__Required work__
1: Answer these questions from the excerpt on consciousness below:
(a) What is the title of the Colin McGinn book that is cited?
(b) Which writer is described as an atheist?
(c) Who is named as the author of the section numbered 19?
2: List every person named as an editor of Debating Christian Theism in the excerpt on consciousness below.

__Text block__

┏━━

9. The Argument from Consciousness (J. P. Moreland)

· Consciousness is among the most mystifying features of the cosmos. Colin McGinn claims that its arrival borders on sheer magic because there seems to be no naturalistic explanation for it: “How can mere matter originate consciousness? How did evolution convert the water of biological tissue into the wine of consciousness? Consciousness seems like a radical novelty in the universe, not prefigured by the after-effects of the Big Bang; so how did it contrive to spring into being from what preceded it?” (Colin McGinn, The Mysterious Flame (New York: Basic Books, 1999), 13–14.) [Debating Christian Theism, Edited by: J.P Moreland, Chad Meister, and Khaldoun Sweis, Oxford University Press 2013, Page 119.]

· Even the atheist J. L. Mackie admitted that the emergence of moral properties provided evidence for a moral argument for God’s existence analogous to AC: “Moral properties constitute so odd a cluster of properties and relations that they are most unlikely to have arisen in the ordinary course of events without an all-powerful god to create them.” (J. L. Mackie, The Miracle of Theism (Oxford: Clarendon, 1982), 115.) [Debating Christian Theism, Edited by: J.P Moreland, Chad Meister, and Khaldoun Sweis, Oxford University Press 2013, Page 123.]

19. Human Persons are Material and Immaterial (Stewart Goetz)

┗━━

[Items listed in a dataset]
┏━━

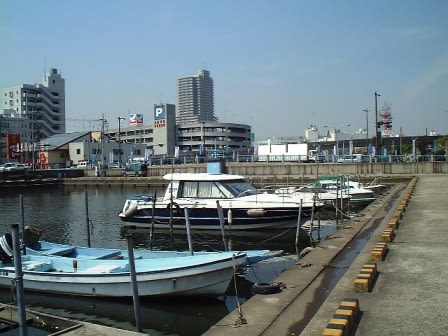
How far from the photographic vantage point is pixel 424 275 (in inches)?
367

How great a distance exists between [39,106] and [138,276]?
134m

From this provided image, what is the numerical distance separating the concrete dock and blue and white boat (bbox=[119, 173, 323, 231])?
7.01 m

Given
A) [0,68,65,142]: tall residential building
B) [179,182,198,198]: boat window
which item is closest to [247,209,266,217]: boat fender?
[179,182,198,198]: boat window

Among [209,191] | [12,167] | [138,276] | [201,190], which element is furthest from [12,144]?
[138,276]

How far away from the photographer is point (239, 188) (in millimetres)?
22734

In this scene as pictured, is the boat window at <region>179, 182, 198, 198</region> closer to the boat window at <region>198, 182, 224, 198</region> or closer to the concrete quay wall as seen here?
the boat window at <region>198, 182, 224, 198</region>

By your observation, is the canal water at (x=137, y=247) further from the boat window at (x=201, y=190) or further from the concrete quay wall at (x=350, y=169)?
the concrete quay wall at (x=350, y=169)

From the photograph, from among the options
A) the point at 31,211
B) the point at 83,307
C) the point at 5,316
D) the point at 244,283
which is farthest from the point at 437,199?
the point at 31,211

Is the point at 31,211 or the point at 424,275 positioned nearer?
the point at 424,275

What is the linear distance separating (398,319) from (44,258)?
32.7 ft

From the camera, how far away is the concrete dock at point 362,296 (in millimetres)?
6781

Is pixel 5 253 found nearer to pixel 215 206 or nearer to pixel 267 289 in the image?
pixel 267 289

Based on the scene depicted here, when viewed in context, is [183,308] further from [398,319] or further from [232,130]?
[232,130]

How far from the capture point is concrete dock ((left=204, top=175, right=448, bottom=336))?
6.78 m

┗━━

__Answers for this exercise__
1:
(a) The Mysterious Flame
(b) J. L. Mackie
(c) Stewart Goetz

2:
J.P Moreland
Chad Meister
Khaldoun Sweis